* **Exercise directions**:
Your response should consist solely of the records, written out exactly.

* **Stored entries**:
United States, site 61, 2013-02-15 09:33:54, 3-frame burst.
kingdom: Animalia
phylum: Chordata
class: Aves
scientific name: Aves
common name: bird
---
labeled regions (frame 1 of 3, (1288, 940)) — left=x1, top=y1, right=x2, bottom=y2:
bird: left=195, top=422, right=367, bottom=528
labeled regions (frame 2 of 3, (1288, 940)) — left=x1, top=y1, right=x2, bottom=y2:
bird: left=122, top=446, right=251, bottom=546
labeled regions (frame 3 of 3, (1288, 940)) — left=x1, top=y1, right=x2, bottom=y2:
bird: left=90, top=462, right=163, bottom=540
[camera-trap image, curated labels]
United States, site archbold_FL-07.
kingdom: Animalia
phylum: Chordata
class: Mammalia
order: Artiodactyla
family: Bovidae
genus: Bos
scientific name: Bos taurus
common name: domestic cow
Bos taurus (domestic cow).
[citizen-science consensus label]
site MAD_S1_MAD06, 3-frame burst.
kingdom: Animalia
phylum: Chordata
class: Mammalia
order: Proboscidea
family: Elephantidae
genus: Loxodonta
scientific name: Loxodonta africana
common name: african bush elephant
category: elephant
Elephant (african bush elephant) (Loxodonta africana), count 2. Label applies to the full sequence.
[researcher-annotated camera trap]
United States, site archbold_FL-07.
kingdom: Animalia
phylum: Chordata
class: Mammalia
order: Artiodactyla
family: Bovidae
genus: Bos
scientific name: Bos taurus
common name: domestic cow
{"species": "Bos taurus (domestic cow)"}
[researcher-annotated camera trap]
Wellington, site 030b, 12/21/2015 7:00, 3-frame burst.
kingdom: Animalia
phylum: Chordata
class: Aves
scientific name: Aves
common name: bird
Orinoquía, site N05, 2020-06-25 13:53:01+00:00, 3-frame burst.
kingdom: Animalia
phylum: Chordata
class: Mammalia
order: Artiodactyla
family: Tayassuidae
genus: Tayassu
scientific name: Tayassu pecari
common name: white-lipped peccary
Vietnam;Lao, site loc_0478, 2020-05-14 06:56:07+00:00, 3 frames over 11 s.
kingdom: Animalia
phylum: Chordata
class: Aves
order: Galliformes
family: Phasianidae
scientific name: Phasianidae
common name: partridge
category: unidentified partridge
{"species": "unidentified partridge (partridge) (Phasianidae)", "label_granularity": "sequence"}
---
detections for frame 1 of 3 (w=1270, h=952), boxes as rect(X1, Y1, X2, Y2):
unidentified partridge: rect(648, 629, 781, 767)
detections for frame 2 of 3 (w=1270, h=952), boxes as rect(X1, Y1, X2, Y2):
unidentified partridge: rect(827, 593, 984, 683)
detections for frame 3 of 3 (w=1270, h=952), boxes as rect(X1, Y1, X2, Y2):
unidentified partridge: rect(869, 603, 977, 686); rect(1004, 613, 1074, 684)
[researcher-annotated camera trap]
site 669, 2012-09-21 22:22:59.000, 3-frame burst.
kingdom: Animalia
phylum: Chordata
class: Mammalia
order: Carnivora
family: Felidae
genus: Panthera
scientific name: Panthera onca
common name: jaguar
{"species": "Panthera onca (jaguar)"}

* **Your response**:
United States, site 61, 2013-02-15 09:33:54, 3-frame burst.
kingdom: Animalia
phylum: Chordata
class: Aves
scientific name: Aves
common name: bird
---
labeled regions (frame 1 of 3, (1288, 940)) — left=x1, top=y1, right=x2, bottom=y2:
bird: left=195, top=422, right=367, bottom=528
labeled regions (frame 2 of 3, (1288, 940)) — left=x1, top=y1, right=x2, bottom=y2:
bird: left=122, top=446, right=251, bottom=546
labeled regions (frame 3 of 3, (1288, 940)) — left=x1, top=y1, right=x2, bottom=y2:
bird: left=90, top=462, right=163, bottom=540
[camera-trap image, curated labels]
United States, site archbold_FL-07.
kingdom: Animalia
phylum: Chordata
class: Mammalia
order: Artiodactyla
family: Bovidae
genus: Bos
scientific name: Bos taurus
common name: domestic cow
Bos taurus (domestic cow).
[citizen-science consensus label]
site MAD_S1_MAD06, 3-frame burst.
kingdom: Animalia
phylum: Chordata
class: Mammalia
order: Proboscidea
family: Elephantidae
genus: Loxodonta
scientific name: Loxodonta africana
common name: african bush elephant
category: elephant
Elephant (african bush elephant) (Loxodonta africana), count 2. Label applies to the full sequence.
[researcher-annotated camera trap]
United States, site archbold_FL-07.
kingdom: Animalia
phylum: Chordata
class: Mammalia
order: Artiodactyla
family: Bovidae
genus: Bos
scientific name: Bos taurus
common name: domestic cow
{"species": "Bos taurus (domestic cow)"}
[researcher-annotated camera trap]
Wellington, site 030b, 12/21/2015 7:00, 3-frame burst.
kingdom: Animalia
phylum: Chordata
class: Aves
scientific name: Aves
common name: bird
Orinoquía, site N05, 2020-06-25 13:53:01+00:00, 3-frame burst.
kingdom: Animalia
phylum: Chordata
class: Mammalia
order: Artiodactyla
family: Tayassuidae
genus: Tayassu
scientific name: Tayassu pecari
common name: white-lipped peccary
Vietnam;Lao, site loc_0478, 2020-05-14 06:56:07+00:00, 3 frames over 11 s.
kingdom: Animalia
phylum: Chordata
class: Aves
order: Galliformes
family: Phasianidae
scientific name: Phasianidae
common name: partridge
category: unidentified partridge
{"species": "unidentified partridge (partridge) (Phasianidae)", "label_granularity": "sequence"}
---
detections for frame 1 of 3 (w=1270, h=952), boxes as rect(X1, Y1, X2, Y2):
unidentified partridge: rect(648, 629, 781, 767)
detections for frame 2 of 3 (w=1270, h=952), boxes as rect(X1, Y1, X2, Y2):
unidentified partridge: rect(827, 593, 984, 683)
detections for frame 3 of 3 (w=1270, h=952), boxes as rect(X1, Y1, X2, Y2):
unidentified partridge: rect(869, 603, 977, 686); rect(1004, 613, 1074, 684)
[researcher-annotated camera trap]
site 669, 2012-09-21 22:22:59.000, 3-frame burst.
kingdom: Animalia
phylum: Chordata
class: Mammalia
order: Carnivora
family: Felidae
genus: Panthera
scientific name: Panthera onca
common name: jaguar
{"species": "Panthera onca (jaguar)"}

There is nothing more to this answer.